Until devirtualization lands, indirect calls through CallValue are lowered as indirect dispatch and are not inlining candidates.

Deoptimization

Tier 2 optimizations are speculative — feedback-guided compilation embeds shape guards so that inline-cached object-property accesses can run as direct loads. If an object shape transitions at runtime (for example a HashMap gains a property), any compiled code that guarded on the old shape must be invalidated.

DeoptTracker (crates/shape-vm/src/deopt.rs) is the index that makes this possible — it maps function IDs to the shape IDs they depend on, and keeps a reverse index from shape ID back to the dependent functions:

pub struct DeoptTracker {
    /// function_id → set of ShapeIds it depends on
    dependencies: HashMap<u16, HashSet<ShapeId>>,
    /// shape_id → set of function_ids that depend on it
    shape_dependents: HashMap<ShapeId, HashSet<u16>>,
}

After a successful Tier 2 compilation, register(function_id, shape_ids) records the shape_guards reported in the CompilationResult.
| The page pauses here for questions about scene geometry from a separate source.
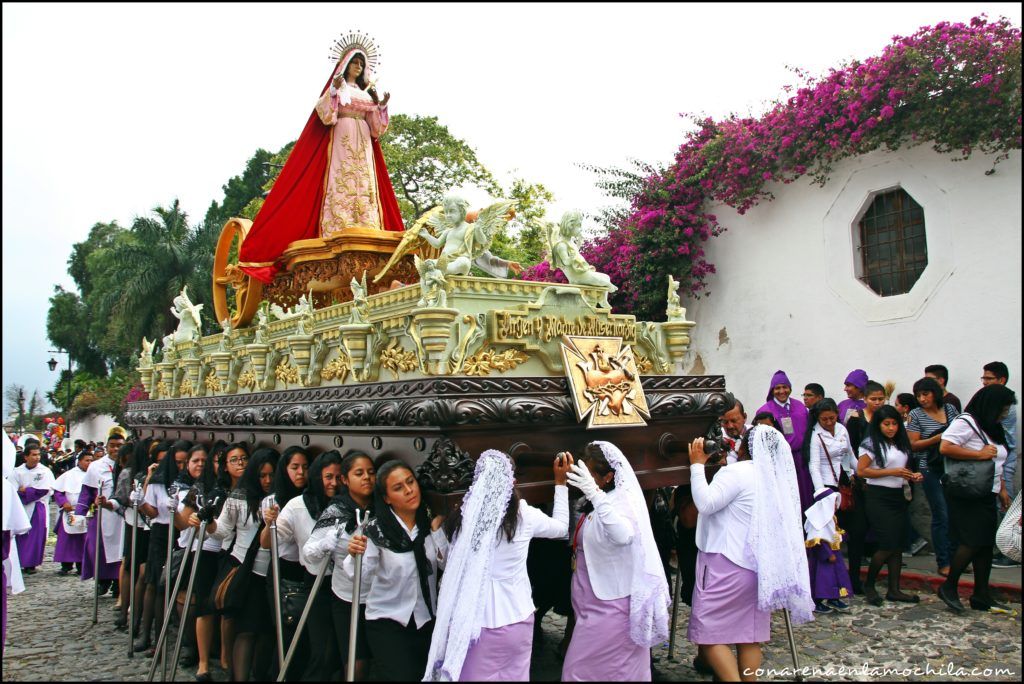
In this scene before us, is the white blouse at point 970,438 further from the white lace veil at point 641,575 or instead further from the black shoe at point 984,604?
the white lace veil at point 641,575

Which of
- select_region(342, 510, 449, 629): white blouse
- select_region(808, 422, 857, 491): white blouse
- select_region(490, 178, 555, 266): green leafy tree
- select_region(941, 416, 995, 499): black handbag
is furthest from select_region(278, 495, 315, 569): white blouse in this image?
select_region(490, 178, 555, 266): green leafy tree

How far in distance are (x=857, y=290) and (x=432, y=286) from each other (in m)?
5.89

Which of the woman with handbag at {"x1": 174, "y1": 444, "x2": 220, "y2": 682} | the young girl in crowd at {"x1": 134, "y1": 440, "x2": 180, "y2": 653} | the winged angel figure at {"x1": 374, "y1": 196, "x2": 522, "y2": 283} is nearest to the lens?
the winged angel figure at {"x1": 374, "y1": 196, "x2": 522, "y2": 283}

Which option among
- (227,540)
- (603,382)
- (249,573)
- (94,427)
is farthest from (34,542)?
(94,427)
When a shape transition occurs, invalidate_shape(shape_id) is called:

The DeoptTracker looks up the shape ID in shape_dependents.
It returns the list of dependent function IDs and clears their dependency entries (including the reverse mappings for any other shapes they guarded).
The caller removes those functions’ native code so the next call falls back to interpreted execution.
The function’s tier state is reset to allow re-promotion once execution stabilizes on the new shape.

This guarantees correctness: optimized code that guarded on a shape is never executed after that shape transitions. The cost is a one-time recompilation if the function remains hot.
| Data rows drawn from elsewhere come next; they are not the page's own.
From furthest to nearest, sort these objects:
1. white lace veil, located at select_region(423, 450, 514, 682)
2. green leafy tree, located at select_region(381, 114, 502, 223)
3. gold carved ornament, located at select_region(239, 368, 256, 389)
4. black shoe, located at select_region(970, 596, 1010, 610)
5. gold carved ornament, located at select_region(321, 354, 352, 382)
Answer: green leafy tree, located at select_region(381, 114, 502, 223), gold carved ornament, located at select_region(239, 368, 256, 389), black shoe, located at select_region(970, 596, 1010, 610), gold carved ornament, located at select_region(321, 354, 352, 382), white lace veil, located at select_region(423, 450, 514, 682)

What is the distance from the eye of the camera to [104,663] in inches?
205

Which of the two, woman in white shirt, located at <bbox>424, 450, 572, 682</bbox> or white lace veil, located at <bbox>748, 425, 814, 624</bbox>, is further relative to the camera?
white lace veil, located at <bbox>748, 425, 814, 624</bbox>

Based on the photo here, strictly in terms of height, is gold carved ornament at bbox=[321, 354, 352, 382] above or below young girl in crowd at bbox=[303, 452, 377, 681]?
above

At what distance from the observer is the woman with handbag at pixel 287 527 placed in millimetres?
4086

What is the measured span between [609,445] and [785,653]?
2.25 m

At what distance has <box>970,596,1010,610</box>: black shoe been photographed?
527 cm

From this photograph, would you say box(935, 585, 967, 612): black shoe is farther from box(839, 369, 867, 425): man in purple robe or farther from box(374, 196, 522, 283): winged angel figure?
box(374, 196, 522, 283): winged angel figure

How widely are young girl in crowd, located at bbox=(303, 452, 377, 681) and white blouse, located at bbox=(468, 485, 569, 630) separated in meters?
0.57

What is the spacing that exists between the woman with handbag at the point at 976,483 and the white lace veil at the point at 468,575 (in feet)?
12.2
Performance Characteristics

Tier	Throughput	Notes
Tier 0 (`Interpreted`)	~100ns/instruction (illustrative; awaiting v0.4 benchmark anchor)	Full bytecode interpretation with dispatch overhead
Tier 1 (`BaselineJit`)	Near-native for numeric code	Function call overhead reduced; no cross-function optimization
Tier 2 (`OptimizingJit`)	Native-class	Cross-function inlining eliminates call overhead; constant folding reduces work

Content-addressed caching amplifies the benefit across programs: same blob hash produces the same native code, so a function is compiled at most once globally. Shared utility functions that appear in many programs are compiled on first encounter and reused from cache for every subsequent load.

Typical promotion timeline for a hot inner loop:

First 100 calls: interpreted (Tier 0).
Calls 100-10,000: Tier 1 native code (compiled in background, available within milliseconds of crossing the threshold).
Beyond 10,000 calls: Tier 2 optimized code with inlined callees and propagated constants.

Fully Typed Native Values

The runtime is fully typed and zero-tag: every value has a compile-time-determined type, and there are no runtime type tags or tag-bit dispatch. The opcode encodes the type; the JIT generates code accordingly.
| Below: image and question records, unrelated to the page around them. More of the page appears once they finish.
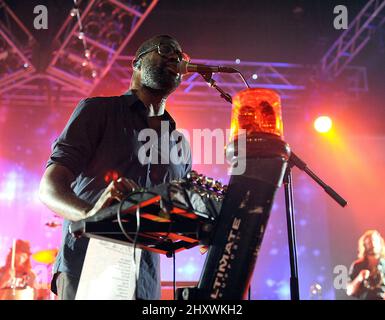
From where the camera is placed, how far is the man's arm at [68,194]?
1.24 meters

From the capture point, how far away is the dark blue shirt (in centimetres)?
167

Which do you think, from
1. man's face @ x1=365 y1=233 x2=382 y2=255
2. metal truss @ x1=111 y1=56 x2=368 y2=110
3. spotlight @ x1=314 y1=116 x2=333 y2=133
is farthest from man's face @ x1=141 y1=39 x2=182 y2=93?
spotlight @ x1=314 y1=116 x2=333 y2=133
How values are represented

Values are native machine types. Scalars are raw f64 in XMM registers, raw i64/i32/i8/bool in GPR registers, and typed pointers to heap objects. The opcode carries the type — there is no runtime type classification.

Arrays are typed contiguous buffers. Array<number> maps to TypedArray<f64> — a contiguous f64 buffer with a refcounted header. Element access is a single load instruction: movsd xmm0, [data + i*8]. No per-element type checking.

Structs are C-compatible fixed layouts. type Point { x: number, y: number } produces a #[repr(C)] layout with field offsets computed at compile time. point.x compiles to load f64 [ptr + 8] — no schema lookup, no field name resolution.

FFI uses typed signatures. The JIT-to-runtime FFI functions are monomorphized per type rather than passing untyped words — for example jit_v2_struct_get_f64(ptr: *const u8, offset: u32) -> f64 (crates/shape-jit/src/ffi/v2_struct.rs).

Heap objects share a unified header. All heap-allocated objects start with an 8-byte HeapHeader containing an AtomicU32 refcount at offset 0 for single-cycle access. Clone is atomic_add 1; drop is atomic_sub 1.

For the authoritative description of the typed runtime, see the runtime v2 spec.

Generics

Generics are monomorphized. Array<number> and Array<i32> are different types with different TypedArray instantiations, different opcodes, and different JIT code paths. There is no type erasure or boxing at generic boundaries.